Cashew trees were one of the many tropical crops introduced by the Portuguese from Brazil into the African continent in the sixteenth century as part of the Columbian Exchange Event (Havik et al., 2018). In Asia, cashew trees were most likely introduced through Goa (India), Portugal’s main settlement in the East Indies in the sixteenth century (Massari, 1994). As a result of cashew trees adapting well to the soil conditions in India, cashew products were explored beyond the nut, such as the local fermented brew, feni, made from ripened cashew apples. After their introduction in India, cashew trees spread to South Asia on the Moluccas Islands, Indonesia (Nair, 2010) and thereafter to the present day countries of Vietnam, Philippines, Malaysia, Thailand, and Sri Lanka (Havik et al., 2018). Despite the different timelines of introduction, cashew trees were first established to help combat deforestation in both African and Asian countries (Monteiro et al., 2017; Havik et al., 2018). However, these two tropical regions have turned cashew into one of the most exported agriculture commodities, though this happened at different paces in Africa and Asia. While most African countries (except for Mozambique, Nigeria, and Côte d’Ivoire) are amongst the highest exporters of unprocessed cashew nuts, Asia’s cashew industry also processes the imported raw nuts from these African countries (e.g., Guinea-Bissau, Senegal, Guinea, and Burkina Faso).

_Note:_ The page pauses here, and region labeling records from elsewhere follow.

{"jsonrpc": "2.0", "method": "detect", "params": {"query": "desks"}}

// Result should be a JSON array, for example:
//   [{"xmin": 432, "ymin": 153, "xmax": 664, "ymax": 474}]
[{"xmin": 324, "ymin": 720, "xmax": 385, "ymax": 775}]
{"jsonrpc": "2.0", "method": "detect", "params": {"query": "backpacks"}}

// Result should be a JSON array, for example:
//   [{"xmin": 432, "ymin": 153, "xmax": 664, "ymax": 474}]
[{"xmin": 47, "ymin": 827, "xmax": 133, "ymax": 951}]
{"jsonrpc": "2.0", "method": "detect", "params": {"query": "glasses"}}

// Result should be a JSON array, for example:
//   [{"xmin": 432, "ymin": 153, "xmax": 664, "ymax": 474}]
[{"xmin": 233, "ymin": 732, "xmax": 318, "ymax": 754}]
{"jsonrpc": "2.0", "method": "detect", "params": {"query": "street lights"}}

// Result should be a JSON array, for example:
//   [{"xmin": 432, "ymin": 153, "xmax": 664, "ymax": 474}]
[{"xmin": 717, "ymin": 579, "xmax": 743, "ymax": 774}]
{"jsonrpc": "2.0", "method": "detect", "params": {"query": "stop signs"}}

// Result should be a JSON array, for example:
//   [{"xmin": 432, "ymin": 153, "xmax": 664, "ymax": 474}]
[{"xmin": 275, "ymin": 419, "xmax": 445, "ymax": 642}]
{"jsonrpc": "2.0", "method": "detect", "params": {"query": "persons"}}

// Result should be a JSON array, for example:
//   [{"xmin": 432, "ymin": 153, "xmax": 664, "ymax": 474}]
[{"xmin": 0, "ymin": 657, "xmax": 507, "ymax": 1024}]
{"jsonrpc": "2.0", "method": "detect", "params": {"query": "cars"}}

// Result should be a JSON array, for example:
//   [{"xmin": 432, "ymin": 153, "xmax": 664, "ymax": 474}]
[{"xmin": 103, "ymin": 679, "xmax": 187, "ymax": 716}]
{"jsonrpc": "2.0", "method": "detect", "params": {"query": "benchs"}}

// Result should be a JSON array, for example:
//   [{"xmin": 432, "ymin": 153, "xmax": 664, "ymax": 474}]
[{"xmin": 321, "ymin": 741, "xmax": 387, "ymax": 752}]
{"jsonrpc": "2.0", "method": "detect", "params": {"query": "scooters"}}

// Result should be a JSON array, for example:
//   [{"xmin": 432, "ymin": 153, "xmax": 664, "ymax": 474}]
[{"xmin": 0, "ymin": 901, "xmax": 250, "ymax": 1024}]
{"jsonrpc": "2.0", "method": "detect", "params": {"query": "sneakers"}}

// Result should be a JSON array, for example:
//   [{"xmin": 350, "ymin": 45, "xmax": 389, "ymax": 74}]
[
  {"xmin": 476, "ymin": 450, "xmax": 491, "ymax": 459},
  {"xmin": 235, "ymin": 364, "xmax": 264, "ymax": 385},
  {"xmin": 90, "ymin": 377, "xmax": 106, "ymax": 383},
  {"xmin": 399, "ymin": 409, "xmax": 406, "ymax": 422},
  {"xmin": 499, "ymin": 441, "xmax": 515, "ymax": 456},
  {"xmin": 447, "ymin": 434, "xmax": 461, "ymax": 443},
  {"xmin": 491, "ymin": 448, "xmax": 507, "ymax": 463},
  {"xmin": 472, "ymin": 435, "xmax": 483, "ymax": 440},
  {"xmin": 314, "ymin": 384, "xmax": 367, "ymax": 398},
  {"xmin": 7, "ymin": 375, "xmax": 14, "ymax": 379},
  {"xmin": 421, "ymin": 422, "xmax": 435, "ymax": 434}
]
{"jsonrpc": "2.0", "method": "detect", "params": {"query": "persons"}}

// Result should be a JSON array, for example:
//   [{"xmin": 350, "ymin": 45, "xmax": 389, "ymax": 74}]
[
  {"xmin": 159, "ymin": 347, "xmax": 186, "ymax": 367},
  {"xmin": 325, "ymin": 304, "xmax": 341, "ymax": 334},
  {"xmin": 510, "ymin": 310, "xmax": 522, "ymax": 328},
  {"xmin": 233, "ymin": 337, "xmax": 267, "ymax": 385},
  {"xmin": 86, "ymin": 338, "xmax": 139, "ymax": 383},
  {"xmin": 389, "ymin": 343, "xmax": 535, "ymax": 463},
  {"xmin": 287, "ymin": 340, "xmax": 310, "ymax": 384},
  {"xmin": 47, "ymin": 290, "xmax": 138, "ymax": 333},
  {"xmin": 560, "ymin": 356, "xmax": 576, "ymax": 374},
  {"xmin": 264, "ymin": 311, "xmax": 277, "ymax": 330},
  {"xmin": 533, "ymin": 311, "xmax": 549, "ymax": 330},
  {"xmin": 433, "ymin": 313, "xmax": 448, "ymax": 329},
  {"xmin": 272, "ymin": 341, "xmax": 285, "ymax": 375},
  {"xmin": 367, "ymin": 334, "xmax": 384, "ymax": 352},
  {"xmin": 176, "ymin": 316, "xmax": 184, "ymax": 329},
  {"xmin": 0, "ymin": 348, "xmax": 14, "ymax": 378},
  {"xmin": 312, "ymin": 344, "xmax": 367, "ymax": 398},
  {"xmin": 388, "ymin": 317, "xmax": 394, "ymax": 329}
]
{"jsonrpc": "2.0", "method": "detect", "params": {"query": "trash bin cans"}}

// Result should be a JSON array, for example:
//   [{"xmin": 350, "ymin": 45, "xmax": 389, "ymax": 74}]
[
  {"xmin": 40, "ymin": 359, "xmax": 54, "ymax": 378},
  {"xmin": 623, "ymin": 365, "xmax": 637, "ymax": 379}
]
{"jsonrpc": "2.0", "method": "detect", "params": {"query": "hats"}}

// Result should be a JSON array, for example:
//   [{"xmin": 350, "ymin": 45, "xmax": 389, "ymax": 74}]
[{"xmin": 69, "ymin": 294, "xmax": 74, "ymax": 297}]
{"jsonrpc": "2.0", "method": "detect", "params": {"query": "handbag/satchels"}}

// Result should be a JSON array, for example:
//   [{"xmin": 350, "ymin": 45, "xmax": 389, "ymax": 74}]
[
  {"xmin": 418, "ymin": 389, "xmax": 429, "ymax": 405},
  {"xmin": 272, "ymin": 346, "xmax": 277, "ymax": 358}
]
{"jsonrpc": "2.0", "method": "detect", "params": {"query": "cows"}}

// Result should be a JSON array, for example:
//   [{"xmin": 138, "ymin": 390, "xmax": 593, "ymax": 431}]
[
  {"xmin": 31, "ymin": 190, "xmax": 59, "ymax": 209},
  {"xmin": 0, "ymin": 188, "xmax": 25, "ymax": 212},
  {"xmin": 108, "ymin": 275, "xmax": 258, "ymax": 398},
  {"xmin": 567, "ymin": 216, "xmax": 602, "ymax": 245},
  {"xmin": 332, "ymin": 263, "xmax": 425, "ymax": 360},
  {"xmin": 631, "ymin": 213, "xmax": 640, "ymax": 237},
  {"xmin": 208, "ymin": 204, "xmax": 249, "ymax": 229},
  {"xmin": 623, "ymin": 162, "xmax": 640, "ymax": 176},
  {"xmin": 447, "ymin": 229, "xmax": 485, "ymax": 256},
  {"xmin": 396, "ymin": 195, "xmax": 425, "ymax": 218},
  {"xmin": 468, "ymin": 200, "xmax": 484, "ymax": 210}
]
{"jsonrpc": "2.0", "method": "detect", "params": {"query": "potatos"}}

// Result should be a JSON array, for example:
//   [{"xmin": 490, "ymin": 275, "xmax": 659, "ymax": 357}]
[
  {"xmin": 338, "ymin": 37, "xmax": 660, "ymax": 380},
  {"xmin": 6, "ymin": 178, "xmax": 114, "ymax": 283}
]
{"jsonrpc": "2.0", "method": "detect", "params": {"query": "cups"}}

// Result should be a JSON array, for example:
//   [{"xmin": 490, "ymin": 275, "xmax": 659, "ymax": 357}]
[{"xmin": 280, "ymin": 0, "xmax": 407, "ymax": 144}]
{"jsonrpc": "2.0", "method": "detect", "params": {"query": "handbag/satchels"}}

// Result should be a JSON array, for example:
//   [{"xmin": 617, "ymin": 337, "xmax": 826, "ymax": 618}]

East Timor is a small island country located in Asia, bordered by Indonesia (Government of East Timor, 2015). Agriculture is the most important economic sector providing subsistence to an estimated 80% of the population (Harmadi & Gomes, 2013). Of the 225,000 ha of cultivated land area in the country, 165,000 ha is arable land (with different annual crops) and 60,000 ha is devoted to permanent crops such as rice, corn, cassava, coffee, coconut, and other industrial crops (MAFF, 2014). Coffee, maize, and rice are the most important staple crops in the area (MAFF, 2014; Borges, 2018). In East Timor, the cashew has been developed as an industrial crop since the 1990s, with over 3,200 ha planted on 6,500 small farms. The armed period with Indonesia resulted in several cashew orchards being burnt. In 2008, about 125,000 cashew trees (about 800 ha) remained, growing in ten districts (Bobonaro, Manatuto, Oecusse, Cova Lima, Ainaro, Manufahi, Viqueque, Baucau, Lospalos, and Dili), with a relatively low average yield per ha (270–300 kg/ha, MAFF, 2014; Peng et al., 2015). Cashew varieties planted include the locally recognized variety from Indonesia, and more recently, varieties from Brazil and Australia (Peng et al., 2015), to increase yield per ha. As part of the current East Timor Strategic Development Plan 2011-2030 (República Democrática de Timor-Leste, 2011), cashew is being used as an export commodity to help increase the country’s agriculture remittance.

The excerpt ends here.